MTV still doesn't seem to know. This year, there seems to be an understanding that, in contrast to 2016, a celebrity host is needed and they tapped Katy Perry for the role. And while Perry has a great relationship with the media, was very generous to fans on her press tour (see: the live feed from her house), and has embraced a persona that wants to be rooted in activism, it's puzzling as to what she'll bring to the VMAs that will be new, exciting, or different. I mean, yes, her video for "Swish Swish" did a good job of recruiting celebrity pals and internet stars and sending up Space Jam, but hosting is a different beast and much trickier than creating the carefully controlled entertainments of videos and even concerts. It's unfair to throw someone into that role if they're not well-versed in entertaining in a very specific way. (Lest we forget Miley Cyrus's 2015 stand, which relied on statement outfits and cultural appropriation via dreadlocks--and was promptly upstaged by her controversy with Nicki Minaj over race and representation in the nominees.)

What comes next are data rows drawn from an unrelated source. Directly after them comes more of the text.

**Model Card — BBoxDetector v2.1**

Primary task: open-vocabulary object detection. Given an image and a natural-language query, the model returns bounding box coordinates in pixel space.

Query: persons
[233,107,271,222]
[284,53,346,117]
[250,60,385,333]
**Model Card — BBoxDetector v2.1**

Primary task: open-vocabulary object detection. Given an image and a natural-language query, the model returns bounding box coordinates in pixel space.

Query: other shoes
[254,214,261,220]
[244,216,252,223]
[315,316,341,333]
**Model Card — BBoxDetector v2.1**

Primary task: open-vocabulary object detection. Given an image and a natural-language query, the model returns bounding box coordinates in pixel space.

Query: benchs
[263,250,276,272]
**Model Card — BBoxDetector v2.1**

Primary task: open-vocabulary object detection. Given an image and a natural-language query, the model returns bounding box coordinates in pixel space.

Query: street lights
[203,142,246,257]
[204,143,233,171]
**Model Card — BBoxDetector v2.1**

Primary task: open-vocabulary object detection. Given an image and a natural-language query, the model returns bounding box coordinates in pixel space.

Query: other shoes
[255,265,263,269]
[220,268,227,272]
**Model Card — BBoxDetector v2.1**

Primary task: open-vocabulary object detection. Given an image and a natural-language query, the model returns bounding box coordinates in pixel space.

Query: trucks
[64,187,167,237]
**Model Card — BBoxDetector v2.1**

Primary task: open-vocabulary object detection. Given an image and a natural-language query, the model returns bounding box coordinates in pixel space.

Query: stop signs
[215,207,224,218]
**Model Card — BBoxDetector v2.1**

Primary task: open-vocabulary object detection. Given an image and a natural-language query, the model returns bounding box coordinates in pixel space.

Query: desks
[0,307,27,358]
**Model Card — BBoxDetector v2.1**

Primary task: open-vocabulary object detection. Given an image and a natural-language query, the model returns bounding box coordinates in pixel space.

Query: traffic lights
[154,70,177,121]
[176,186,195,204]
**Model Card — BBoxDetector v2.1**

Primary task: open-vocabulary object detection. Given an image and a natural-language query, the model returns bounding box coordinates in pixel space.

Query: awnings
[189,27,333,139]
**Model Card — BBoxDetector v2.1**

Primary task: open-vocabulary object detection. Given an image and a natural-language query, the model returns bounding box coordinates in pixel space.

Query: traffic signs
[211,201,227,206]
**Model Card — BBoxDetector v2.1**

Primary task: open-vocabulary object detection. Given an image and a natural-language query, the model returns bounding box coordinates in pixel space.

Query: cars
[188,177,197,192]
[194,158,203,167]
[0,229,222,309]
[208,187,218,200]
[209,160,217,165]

But at the same time, Katy Perry's own trajectory parallels the VMAs. She's an established musician and a fixture on the pop landscape. She's paid her dues, evolved her image, and is bold enough to work through who she'd like to be in a very public way. And the VMAs are doing the same: now entering their 36th year, they've proven themselves a cultural mainstay and relevant enough to justify us talking about them now. The thing is, they're both at a crossroads. Should the VMAs pivot to performance, to encouraging once-in-a-lifetime moments through live music and onstage moments, that intent needs to be clear. Similarly, this gig could be a definitive moment in Perry's career. Should she choose to use the VMAs to prove that she's a smart, grown-ass artist willing to make the VMA stage a platform to express herself (however messily), she could cement herself and the awards as entities still worth celebrating.